At BMOIL, when my withdrawal amount is posted in my account, the withdrawal date shown is that final date. However, I can withdraw any time prior to that date. I withdraw the full amount in January - usually in-kind shares plus some cash in C$ and US$. If I wanted to split the withdrawals, I could and would have to advise them of the schedule. 

It's been a while since my wife & I converted from RRSPs. We had however already opened small RRIF accounts several years earlier (so withdrawals would be considered pension income) . You can do that prior to when you are 71. Not sure, but our RRSP holdings may have just been moved into the existing RRIFs. I suppose we did fill in some forms at some point If so, they would likely have been obtained off the BMOIL site. No need to go to a branch, but I think we did just to make use of the interbank courier service!

As said above. Contact TDDI. Are they really that busy? I have been able to talk to BMOIL after acceptable wait time. But don't see that it is that urgent to do that right now.


----------



## AltaRed (Jun 8, 2009)

I do believe latest withdrawal dates are either Dec 1st or 15th, but one has to check with their own brokerage.

Likewise, my understanding is ANY brokerage allows a withdrawal at any time before the scheduled annual withdrawal date but I don't know if they then need to be told NOT to do another minimum annual withdrawal on the scheduled date. My understanding is it is the brokerage's computers that do the scheduled withdrawal, so a human would have to intervene to cancel or modify it for that year.

In my specific case, my first RRIF withdrawal is 2021 and I will program the system for a Dec 1st date each year to accommodate the latest of my maturity dates. However, it just so happens that I have only one maturing GIC that year and it is Febuary. So the plan is to withdraw my minimum then and ask them (Scotia) to cancel the scheduled withdrawal for Dec 1st. I don't know yet what the mechanism is for doing that.... Will know late this year after I set up the RRIF.


----------



## agent99 (Sep 11, 2013)

AltaRed said:


> Likewise, my understanding is ANY brokerage allows a withdrawal at any time before the scheduled annual withdrawal date but I don't know if they then need to be told NOT to do another minimum annual withdrawal on the scheduled date.
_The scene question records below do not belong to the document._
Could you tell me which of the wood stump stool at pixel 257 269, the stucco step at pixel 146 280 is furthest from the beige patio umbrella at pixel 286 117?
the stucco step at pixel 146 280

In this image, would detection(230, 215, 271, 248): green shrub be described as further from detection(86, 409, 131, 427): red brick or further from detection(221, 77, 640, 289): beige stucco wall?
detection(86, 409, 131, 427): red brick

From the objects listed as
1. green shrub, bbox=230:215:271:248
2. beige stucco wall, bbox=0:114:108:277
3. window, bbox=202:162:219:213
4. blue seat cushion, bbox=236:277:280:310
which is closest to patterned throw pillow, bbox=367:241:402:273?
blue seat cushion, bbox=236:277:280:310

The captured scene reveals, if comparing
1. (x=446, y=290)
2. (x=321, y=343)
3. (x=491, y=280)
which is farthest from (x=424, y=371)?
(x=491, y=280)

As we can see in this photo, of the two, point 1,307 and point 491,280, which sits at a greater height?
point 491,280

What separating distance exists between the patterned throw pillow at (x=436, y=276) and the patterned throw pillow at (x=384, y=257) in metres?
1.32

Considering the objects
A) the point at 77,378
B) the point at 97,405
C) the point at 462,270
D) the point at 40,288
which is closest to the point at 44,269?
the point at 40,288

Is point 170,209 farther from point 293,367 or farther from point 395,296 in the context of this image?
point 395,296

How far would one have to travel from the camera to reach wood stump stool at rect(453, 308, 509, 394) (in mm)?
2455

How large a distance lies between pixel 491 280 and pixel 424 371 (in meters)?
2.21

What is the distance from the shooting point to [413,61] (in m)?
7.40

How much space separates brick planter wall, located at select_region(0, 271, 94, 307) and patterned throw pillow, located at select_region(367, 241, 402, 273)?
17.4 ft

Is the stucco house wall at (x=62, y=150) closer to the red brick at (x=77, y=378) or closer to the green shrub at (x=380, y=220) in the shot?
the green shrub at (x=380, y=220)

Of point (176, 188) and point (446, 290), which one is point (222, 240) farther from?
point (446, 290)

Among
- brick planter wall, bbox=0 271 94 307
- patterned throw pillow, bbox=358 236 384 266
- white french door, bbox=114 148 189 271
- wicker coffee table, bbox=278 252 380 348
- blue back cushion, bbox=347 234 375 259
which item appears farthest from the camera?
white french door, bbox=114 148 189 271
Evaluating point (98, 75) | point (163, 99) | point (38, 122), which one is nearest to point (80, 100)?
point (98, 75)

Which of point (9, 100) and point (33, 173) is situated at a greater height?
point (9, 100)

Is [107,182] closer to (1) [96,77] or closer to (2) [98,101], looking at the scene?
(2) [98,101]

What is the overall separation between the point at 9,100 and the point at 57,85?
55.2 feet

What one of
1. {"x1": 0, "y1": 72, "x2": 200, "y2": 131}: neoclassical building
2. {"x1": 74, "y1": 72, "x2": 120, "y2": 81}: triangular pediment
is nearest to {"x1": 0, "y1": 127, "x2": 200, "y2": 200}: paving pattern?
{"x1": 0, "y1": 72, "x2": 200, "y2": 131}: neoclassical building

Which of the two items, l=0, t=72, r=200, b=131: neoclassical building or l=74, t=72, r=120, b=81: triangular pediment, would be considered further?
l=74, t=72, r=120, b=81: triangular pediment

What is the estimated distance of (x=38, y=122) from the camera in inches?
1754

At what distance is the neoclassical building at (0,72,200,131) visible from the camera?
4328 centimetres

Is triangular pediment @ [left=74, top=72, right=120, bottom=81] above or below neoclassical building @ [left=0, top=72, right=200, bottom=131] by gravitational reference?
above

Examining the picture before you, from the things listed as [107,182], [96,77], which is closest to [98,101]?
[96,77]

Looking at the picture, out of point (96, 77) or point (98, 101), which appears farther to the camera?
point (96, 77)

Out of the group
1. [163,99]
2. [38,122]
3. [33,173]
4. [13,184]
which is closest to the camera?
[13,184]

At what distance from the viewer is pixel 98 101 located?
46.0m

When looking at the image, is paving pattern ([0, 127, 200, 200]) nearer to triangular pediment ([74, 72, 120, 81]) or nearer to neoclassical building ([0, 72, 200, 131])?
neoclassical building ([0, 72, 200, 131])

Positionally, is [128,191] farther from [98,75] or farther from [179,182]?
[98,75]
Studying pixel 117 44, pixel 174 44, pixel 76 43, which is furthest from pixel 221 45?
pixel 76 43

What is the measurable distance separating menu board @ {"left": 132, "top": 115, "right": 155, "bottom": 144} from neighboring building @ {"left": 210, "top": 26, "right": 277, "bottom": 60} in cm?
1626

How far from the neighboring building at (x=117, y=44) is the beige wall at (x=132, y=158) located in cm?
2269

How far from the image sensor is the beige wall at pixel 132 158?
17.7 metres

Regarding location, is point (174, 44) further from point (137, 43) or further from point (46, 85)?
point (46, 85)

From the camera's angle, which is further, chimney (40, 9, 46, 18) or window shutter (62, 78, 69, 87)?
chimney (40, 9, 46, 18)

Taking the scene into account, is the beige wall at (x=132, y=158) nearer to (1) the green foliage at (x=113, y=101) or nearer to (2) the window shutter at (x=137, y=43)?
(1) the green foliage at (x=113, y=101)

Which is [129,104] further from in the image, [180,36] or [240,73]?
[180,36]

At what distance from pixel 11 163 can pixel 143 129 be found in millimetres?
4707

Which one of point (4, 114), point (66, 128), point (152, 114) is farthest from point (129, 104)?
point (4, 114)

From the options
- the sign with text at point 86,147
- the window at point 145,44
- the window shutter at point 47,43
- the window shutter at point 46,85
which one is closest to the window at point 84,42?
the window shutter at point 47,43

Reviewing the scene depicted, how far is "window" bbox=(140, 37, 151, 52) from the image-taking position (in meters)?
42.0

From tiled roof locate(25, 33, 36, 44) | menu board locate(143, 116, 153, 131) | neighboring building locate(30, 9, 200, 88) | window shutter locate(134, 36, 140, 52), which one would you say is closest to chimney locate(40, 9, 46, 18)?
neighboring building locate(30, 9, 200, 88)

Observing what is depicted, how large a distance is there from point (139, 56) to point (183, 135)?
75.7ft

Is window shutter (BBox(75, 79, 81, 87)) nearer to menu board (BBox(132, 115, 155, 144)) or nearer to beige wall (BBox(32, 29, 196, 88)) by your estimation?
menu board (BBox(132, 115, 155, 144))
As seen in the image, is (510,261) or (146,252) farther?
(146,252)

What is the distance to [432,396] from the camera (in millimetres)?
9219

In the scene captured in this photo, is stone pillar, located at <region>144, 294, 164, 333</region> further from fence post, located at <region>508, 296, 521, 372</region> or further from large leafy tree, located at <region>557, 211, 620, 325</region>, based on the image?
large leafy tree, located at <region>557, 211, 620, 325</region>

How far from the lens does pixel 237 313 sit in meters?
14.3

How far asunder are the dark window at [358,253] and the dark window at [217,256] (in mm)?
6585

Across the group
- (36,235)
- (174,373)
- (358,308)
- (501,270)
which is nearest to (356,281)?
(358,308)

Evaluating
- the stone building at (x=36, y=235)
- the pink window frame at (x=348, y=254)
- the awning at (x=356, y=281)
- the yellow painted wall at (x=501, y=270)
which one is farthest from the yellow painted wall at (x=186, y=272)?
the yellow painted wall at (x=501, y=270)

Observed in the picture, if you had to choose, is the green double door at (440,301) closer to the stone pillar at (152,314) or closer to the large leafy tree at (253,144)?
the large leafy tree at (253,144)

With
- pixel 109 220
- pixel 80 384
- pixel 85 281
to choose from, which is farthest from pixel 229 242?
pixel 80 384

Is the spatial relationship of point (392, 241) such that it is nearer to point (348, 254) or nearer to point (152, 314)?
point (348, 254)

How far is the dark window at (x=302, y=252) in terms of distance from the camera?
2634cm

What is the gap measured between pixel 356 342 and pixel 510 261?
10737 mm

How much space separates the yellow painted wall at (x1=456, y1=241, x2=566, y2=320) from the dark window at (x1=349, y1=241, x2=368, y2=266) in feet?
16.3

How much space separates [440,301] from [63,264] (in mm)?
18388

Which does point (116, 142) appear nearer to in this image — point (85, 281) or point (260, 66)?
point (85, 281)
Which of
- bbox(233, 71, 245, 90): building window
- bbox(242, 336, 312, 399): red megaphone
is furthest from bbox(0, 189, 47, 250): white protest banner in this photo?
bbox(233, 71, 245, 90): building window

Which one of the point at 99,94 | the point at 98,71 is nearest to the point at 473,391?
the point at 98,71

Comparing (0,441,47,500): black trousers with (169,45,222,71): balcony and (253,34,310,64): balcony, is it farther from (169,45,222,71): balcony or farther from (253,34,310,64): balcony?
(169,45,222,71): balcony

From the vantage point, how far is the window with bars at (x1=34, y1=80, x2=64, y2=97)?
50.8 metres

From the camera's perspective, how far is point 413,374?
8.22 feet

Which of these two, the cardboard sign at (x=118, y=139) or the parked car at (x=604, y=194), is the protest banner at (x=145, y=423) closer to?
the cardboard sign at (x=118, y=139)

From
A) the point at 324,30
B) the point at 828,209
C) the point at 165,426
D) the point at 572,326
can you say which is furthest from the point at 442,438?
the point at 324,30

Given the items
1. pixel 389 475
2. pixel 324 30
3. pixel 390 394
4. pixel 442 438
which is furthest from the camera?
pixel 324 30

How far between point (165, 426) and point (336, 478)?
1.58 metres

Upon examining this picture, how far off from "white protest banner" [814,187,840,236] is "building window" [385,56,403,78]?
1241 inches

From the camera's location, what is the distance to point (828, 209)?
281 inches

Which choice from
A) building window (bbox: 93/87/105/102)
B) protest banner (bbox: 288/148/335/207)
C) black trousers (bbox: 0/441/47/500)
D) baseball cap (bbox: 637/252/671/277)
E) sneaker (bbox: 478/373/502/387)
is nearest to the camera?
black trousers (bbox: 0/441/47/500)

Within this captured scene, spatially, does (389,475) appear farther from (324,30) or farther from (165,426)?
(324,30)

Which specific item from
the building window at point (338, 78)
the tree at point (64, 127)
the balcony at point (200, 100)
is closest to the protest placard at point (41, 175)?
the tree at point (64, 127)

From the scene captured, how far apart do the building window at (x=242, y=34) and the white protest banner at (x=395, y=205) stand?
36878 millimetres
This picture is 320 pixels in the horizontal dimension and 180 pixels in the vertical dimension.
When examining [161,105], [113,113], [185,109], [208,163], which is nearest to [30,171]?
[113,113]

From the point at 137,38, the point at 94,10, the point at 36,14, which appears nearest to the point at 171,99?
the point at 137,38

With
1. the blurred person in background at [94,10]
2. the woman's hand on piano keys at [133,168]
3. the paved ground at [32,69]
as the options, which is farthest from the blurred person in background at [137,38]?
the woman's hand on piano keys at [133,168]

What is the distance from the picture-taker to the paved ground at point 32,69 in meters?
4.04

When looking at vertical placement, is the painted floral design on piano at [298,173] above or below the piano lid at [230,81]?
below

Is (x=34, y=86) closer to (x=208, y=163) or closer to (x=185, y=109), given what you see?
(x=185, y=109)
At BMOIL, I don't have to tell them anything. They by default show the final date and if I withdraw earlier (I always do), it doesn't result in a second withdrawal, because they already know I have made the minimum withdrawal. Been doing it this way for years.


----------



## like_to_retire (Oct 9, 2016)

agent99 said:


> At BMOIL, I don't have to tell them anything. They by default show the final date and if I withdraw earlier (I always do), it doesn't result in a second withdrawal, because they already know I have made the minimum withdrawal. Been doing it this way for years.


That's hopefully the way it is at TDDI.

So if someone had a ladder and there was a GIC maturing Dec 15 and the mandatory withdrawal date was Dec 1, there would be no cash available to withdraw. I would hope they would allow you to tell them which GIC to draw down the principle on.

ltr


----------



## Money172375 (Jun 29, 2018)

It seems there are differing approaches from different FIs. I‘ve found ones that will take the AMP from the lowest rate GIC, while others will take from the GIC with the nearest maturity date. I too am curious how TDDI does it.


----------



## AltaRed (Jun 8, 2009)

So Money, which discount brokerages will take from the lowest rate GIC?

I've heard anecdotal info on another forum that RBC Direct Investing does that, but as LTR said, that is not what those of us in ladders want. We want it taken from the GIC with the closest upcoming maturity date.

LTR - I hope you would get a courtesy call to ask first before they act, or if they were actually logical, they'd take it from the GIC maturing 15 days later......


----------



## Money172375 (Jun 29, 2018)

I didn’t take the time to write down which ones do what......just a quick google search showed there are a variety of methods. I‘m decades away from RIFing. Let me know what you find out. 

ps. Another way to contact TD is through the Communications tool bar within Easyweb. Not sure if they will answer TDDI questions though. I’ve also had success reaching them through Twitter DMs.....their phones still seem backed up/broken.


----------



## like_to_retire (Oct 9, 2016)

Money172375 said:


> I’ve also had success reaching them through Twitter DMs.....their phones still seem backed up/broken.


OMG, Twitter? 

As I said earlier in the thread, I still have a year and a half before I have to go down this road, but since I don't have neither a Twitter or Facebook account, that just doesn't work for me and many others I'm afraid.

Hopefully I'll have figured this all out by then and I don't have to resort to freaking Twitter.

ltr


----------



## Money172375 (Jun 29, 2018)

Hey...it’s an option and probably one of the least busiest channels.


----------